On a more negative mode I was less happy to see a plug for the National Centre for Excellence in the Teaching of Mathematics (NCETM), under the guise of a review. There is a link between NRDC who publish Reflect and NCETM via the DFES - too many acronyms. The NCETM site worries me a lot, maybe because it does not seem to have a lot to do with excellence, although it should be a portal to so much. Sure there are links to resources, but in the world of mathematics, there are hundreds of sites with links to resources, some with just as strong moderation. However the site (and the "review")sets great store in its blogging. I fail to see what they mean by the word "blog"; I think they are confusing "blog" with "blog post". It's not easy to follow one person's posts, and there are no RSS feeds for "blogs" that I can discover. The only two blog posts with reference to post 16 consist of a starter entry and a single comment (from the same user) that he'll digest and get back. The biggest problem with the site at present from my perspective is that it's all about schools. The "review" says that we as practitioners should contribute, but I cannot see why we should as there is no evidence that this is the right forum. It also adds that Maths4Life is getting involved so that may change things. Maybe I'll look again next year and it will be wonderful. Unfortunately the burden of an unintuitive site may prove too much. Surely Reflect should distance itself more from NRDC projects.

Enough rant, back to preparing next week's teaching.

Wednesday, March 14, 2007

Mind Maps

Here is a new Web 2.0 tool from Bubbl.us - quick and easy mind maps that you can edit collaboratively over the web. The product is at an early stage and there is not a lot of functionality, and maybe it will stay simple. As I see it you can only share to people you nominate as a friend with their email; you cannot post a link. You can however embed and I've put one below. I like to use mind maps to plan things with learners, especially dyslexic learners. I also use them to demonstrate things to be learned like this example. It's Flash based and takes time to load. It prints well, but really needs a colour printer. It's free of course and readily accessible.







Thursday, March 8, 2007

Additions 9th March

I've added links for the following:
  • I found a link to dyslexics.org on a blog I have been following - I Speak of Dreams, particularly the post on Theories on the Cause of Dyslexia. Both writers are what I would call sober on dyslexia; they are concerned that dyslexia should be understood in a way that includes a scientific understanding. Theories on the Cause of Dyslexia refers to the idea that we can expect that more than one cause of dyslexia will prove to be the case when we have full understanding. This page on dyslexics.org refers to the myths of dyslexia and suggests that a lot of the problems that dyslexic people have are caused by bad teaching early on - this in a week when inspectors have criticized literacy standards in nursery education.

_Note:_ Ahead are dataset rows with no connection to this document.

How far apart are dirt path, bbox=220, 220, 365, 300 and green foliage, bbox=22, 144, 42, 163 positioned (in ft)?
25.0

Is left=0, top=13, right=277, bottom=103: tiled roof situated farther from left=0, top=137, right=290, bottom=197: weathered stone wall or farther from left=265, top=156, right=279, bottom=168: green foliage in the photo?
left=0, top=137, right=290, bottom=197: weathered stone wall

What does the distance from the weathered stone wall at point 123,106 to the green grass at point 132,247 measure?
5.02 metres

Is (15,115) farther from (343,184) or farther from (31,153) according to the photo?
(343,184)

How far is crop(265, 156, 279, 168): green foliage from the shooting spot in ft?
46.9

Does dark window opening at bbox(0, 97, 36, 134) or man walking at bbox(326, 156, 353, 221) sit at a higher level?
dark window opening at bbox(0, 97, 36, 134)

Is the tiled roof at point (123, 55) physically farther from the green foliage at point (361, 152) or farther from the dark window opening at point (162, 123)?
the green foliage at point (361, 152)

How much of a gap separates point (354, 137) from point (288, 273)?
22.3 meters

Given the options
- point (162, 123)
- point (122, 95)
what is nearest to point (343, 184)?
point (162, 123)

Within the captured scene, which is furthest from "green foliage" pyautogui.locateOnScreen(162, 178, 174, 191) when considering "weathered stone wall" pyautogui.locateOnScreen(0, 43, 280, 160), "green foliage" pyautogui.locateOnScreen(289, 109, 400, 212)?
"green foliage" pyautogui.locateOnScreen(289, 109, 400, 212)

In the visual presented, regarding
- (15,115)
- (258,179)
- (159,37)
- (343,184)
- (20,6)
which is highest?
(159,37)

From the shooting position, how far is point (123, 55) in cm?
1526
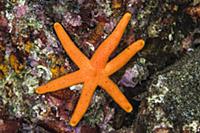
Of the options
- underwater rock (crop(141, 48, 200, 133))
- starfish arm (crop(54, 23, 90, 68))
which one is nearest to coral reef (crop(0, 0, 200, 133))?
underwater rock (crop(141, 48, 200, 133))

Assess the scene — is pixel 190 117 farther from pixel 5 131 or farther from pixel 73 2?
pixel 5 131

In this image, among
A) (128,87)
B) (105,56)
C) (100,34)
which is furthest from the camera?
(128,87)

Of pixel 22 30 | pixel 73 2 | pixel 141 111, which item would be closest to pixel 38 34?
pixel 22 30

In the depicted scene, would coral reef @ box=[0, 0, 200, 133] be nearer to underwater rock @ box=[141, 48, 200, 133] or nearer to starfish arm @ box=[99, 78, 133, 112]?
underwater rock @ box=[141, 48, 200, 133]

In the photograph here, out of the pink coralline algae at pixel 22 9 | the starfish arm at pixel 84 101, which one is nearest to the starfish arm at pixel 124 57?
the starfish arm at pixel 84 101

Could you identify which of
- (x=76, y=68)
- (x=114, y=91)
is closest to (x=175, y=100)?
(x=114, y=91)

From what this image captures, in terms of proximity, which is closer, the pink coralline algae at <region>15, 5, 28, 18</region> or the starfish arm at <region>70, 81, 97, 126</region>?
the starfish arm at <region>70, 81, 97, 126</region>
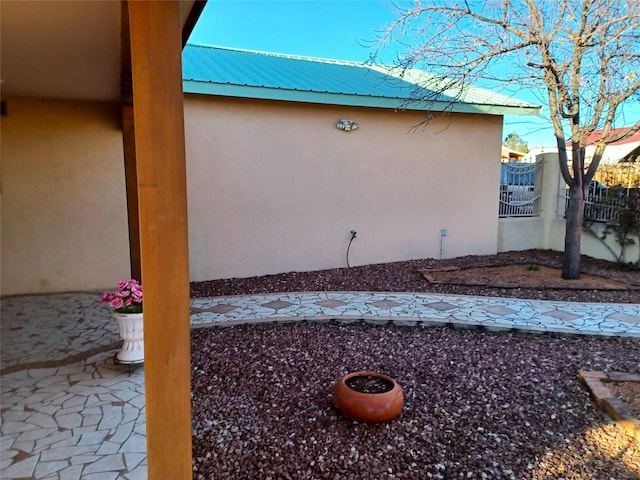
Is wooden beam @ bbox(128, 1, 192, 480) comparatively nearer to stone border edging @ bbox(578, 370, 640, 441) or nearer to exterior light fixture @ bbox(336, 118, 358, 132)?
stone border edging @ bbox(578, 370, 640, 441)

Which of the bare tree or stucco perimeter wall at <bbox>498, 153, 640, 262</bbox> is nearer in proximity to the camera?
the bare tree

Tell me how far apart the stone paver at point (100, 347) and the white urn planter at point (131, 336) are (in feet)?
0.50

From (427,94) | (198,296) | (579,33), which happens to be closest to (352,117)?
(427,94)

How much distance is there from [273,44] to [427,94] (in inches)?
167

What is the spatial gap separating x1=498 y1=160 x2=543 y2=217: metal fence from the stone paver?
383 centimetres

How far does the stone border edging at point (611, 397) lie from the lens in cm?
269

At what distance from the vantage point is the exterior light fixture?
7.08 meters

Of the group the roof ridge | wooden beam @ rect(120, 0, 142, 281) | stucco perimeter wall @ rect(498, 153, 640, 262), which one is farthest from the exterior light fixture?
stucco perimeter wall @ rect(498, 153, 640, 262)

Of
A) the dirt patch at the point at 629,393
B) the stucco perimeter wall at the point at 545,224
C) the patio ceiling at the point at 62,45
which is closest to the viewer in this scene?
the patio ceiling at the point at 62,45

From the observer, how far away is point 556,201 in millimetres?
8766

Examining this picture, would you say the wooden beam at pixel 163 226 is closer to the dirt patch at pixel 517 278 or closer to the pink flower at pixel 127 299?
the pink flower at pixel 127 299

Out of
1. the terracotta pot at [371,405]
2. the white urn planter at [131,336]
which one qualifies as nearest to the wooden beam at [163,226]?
the terracotta pot at [371,405]

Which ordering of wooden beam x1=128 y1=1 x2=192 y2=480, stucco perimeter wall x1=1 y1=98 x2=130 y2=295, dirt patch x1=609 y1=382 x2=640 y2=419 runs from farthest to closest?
stucco perimeter wall x1=1 y1=98 x2=130 y2=295
dirt patch x1=609 y1=382 x2=640 y2=419
wooden beam x1=128 y1=1 x2=192 y2=480

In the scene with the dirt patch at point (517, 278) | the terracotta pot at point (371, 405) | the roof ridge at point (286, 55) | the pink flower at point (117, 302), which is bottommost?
the terracotta pot at point (371, 405)
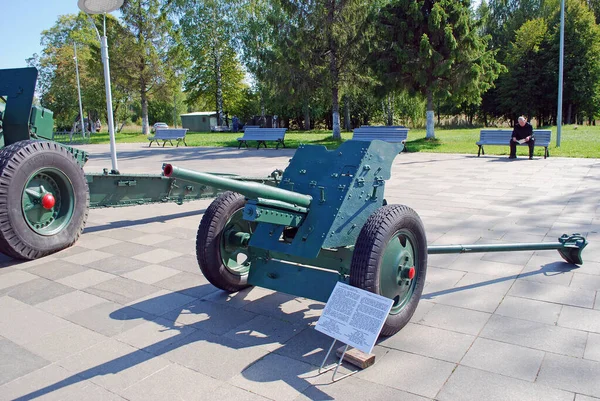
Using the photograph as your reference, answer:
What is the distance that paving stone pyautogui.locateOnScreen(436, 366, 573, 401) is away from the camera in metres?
2.84

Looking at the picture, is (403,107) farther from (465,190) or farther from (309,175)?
(309,175)

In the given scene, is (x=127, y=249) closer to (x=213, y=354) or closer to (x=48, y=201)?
(x=48, y=201)

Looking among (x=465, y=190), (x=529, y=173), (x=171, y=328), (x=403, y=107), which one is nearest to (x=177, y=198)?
(x=171, y=328)

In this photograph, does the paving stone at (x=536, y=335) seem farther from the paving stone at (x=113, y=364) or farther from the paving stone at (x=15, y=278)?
the paving stone at (x=15, y=278)

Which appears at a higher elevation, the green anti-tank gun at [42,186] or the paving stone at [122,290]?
the green anti-tank gun at [42,186]

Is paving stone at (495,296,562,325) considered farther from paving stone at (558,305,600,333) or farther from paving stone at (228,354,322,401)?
paving stone at (228,354,322,401)

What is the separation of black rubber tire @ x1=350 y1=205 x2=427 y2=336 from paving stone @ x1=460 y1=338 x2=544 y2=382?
508mm

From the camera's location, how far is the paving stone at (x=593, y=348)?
10.8 ft

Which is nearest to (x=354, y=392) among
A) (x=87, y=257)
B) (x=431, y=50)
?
(x=87, y=257)

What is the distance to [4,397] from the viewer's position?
2943mm

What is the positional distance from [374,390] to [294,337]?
87 cm

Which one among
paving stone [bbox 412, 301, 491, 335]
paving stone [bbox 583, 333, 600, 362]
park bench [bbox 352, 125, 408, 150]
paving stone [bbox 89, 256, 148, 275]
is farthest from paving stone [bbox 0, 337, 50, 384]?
park bench [bbox 352, 125, 408, 150]

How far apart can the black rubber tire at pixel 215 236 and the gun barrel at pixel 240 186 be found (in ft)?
2.49

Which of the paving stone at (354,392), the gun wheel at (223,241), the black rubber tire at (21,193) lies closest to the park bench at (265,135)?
the black rubber tire at (21,193)
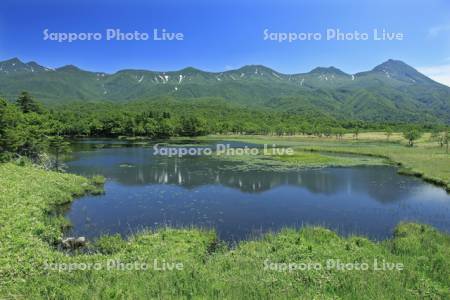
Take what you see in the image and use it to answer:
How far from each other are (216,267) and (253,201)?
23.0 meters

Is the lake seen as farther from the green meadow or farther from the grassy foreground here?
the green meadow

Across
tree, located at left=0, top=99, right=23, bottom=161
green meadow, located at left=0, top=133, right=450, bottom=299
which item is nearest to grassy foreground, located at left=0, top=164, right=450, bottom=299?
green meadow, located at left=0, top=133, right=450, bottom=299

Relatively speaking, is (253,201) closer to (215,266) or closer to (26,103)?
(215,266)

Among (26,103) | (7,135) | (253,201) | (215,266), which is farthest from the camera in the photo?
(26,103)

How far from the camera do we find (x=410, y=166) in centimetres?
6950

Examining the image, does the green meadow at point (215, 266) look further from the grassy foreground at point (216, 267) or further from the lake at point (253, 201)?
the lake at point (253, 201)

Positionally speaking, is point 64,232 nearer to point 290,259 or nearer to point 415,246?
point 290,259

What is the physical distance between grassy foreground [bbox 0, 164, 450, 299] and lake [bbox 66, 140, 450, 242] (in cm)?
467

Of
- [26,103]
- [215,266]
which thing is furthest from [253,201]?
[26,103]

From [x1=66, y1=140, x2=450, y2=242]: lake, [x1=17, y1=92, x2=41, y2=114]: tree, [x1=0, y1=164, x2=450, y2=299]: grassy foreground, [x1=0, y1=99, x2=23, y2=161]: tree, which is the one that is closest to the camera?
[x1=0, y1=164, x2=450, y2=299]: grassy foreground

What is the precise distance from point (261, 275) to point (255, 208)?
2071 centimetres

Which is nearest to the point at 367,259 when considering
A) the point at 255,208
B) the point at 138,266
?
the point at 138,266

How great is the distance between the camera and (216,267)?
1995 cm

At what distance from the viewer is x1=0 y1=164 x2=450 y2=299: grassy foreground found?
54.5 feet
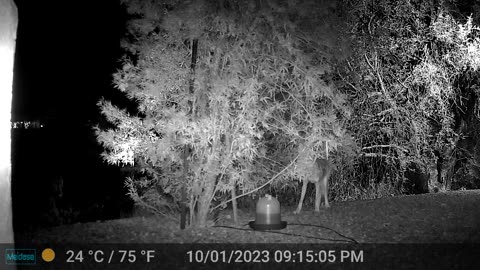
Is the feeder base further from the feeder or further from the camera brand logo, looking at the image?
the camera brand logo

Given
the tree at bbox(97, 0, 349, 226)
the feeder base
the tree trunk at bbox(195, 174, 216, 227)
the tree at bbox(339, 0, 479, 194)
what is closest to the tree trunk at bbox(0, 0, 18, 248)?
Answer: the tree at bbox(97, 0, 349, 226)

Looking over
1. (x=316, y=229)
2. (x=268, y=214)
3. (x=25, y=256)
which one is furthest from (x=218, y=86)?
(x=25, y=256)

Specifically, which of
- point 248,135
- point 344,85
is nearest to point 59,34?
point 344,85

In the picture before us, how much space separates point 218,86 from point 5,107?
3.68m

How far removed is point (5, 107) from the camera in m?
4.86

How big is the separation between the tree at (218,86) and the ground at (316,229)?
67cm

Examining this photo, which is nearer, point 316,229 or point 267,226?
point 267,226

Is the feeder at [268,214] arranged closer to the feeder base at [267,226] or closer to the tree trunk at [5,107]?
the feeder base at [267,226]

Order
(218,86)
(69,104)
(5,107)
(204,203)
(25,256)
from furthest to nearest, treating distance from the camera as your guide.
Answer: (69,104)
(204,203)
(218,86)
(25,256)
(5,107)

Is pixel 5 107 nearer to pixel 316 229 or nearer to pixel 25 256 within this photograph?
pixel 25 256

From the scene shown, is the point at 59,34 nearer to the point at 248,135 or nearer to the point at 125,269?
the point at 248,135

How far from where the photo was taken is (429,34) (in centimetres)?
1325

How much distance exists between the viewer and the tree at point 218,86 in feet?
26.1

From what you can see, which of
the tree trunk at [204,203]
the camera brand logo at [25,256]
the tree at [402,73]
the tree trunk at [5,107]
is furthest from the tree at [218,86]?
the tree at [402,73]
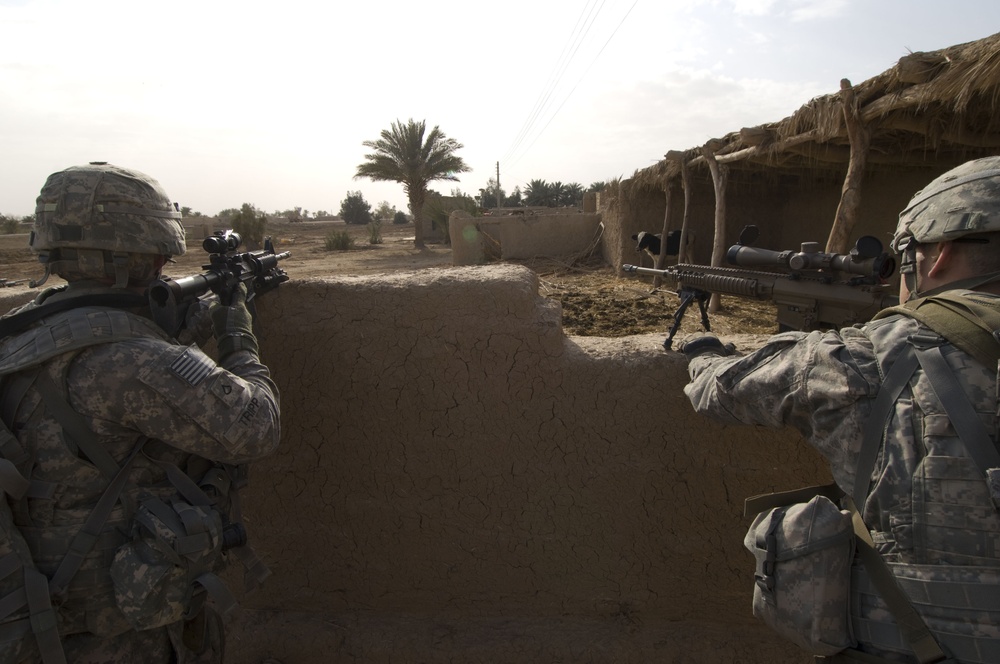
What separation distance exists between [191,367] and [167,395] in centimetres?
9

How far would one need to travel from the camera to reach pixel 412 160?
21641mm

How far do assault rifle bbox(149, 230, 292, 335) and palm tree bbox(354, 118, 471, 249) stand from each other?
66.9ft

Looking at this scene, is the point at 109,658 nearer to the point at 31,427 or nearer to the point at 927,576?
the point at 31,427

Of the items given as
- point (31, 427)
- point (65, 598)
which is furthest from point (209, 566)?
point (31, 427)

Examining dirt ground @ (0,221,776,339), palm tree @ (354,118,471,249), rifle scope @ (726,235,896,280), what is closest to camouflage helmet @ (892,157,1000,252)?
rifle scope @ (726,235,896,280)

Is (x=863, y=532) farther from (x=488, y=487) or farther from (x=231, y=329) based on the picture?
(x=231, y=329)

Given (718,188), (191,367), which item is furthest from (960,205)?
(718,188)

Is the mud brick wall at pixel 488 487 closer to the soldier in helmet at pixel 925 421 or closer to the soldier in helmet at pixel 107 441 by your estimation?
the soldier in helmet at pixel 107 441

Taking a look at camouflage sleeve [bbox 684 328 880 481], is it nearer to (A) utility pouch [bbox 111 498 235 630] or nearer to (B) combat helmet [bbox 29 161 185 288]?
(A) utility pouch [bbox 111 498 235 630]

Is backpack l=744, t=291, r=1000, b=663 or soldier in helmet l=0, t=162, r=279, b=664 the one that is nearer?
backpack l=744, t=291, r=1000, b=663

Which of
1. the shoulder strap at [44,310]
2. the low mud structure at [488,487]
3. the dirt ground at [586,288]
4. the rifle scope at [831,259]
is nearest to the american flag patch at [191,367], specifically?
the shoulder strap at [44,310]

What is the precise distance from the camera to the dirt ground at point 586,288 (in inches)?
287

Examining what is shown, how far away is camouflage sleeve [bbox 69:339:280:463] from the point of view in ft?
4.79

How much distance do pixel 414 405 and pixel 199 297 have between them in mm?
861
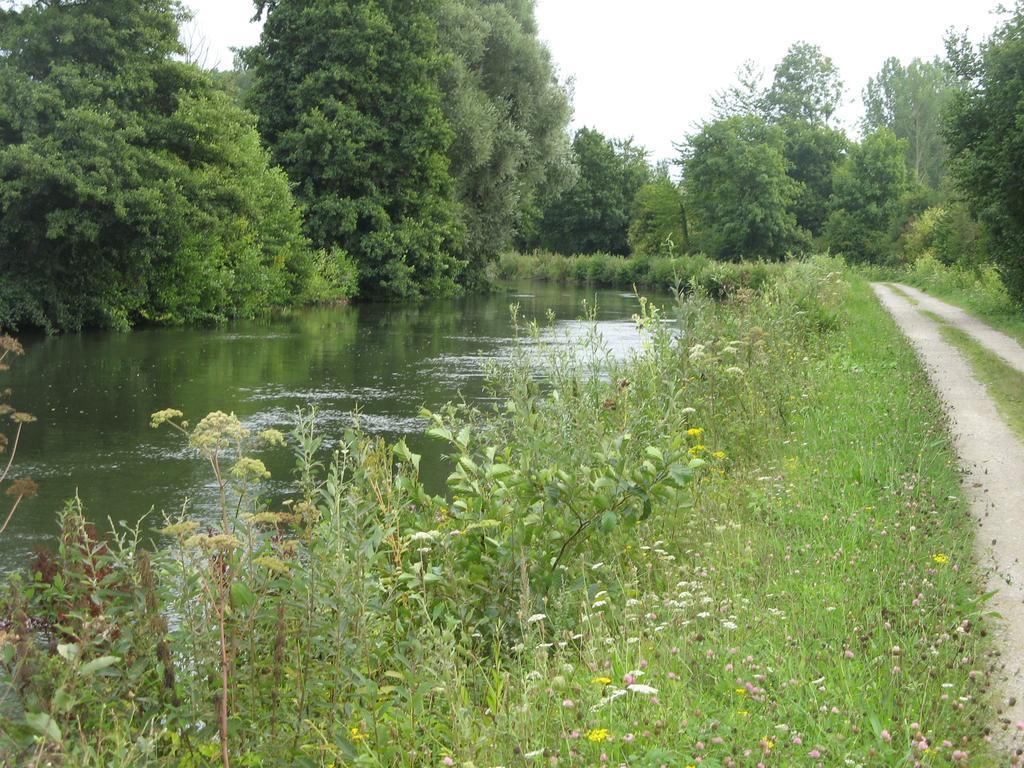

A lot of misunderstanding is caused by focusing so much on the idea that dyslexia is poor reading skills, rather than that poor reading skills is one symptom of dyslexia, exacerbated in countries with difficult spelling patterns.
  • I have started to put resources I use to teach what I call underpinning numeracy skills for people to learn in preparation for the end tests in to one place. At the moment this is on a wiki page which I can update easily wherever I am. Eventually I will incorporate it on the site along with the Spellsheets page and other similar sets. At the moment it mainly includes my own resources (quizzes and pdfs) and stuff from Skillswise. Although the site is mainly about online learning, there are some points where I need to organise paper-based resources as well. At the moment this is linked from the End Tests page.
  • I have gone over the word lists in the spellsheets and changed fonts into sans serif ones for easier reading with my learners.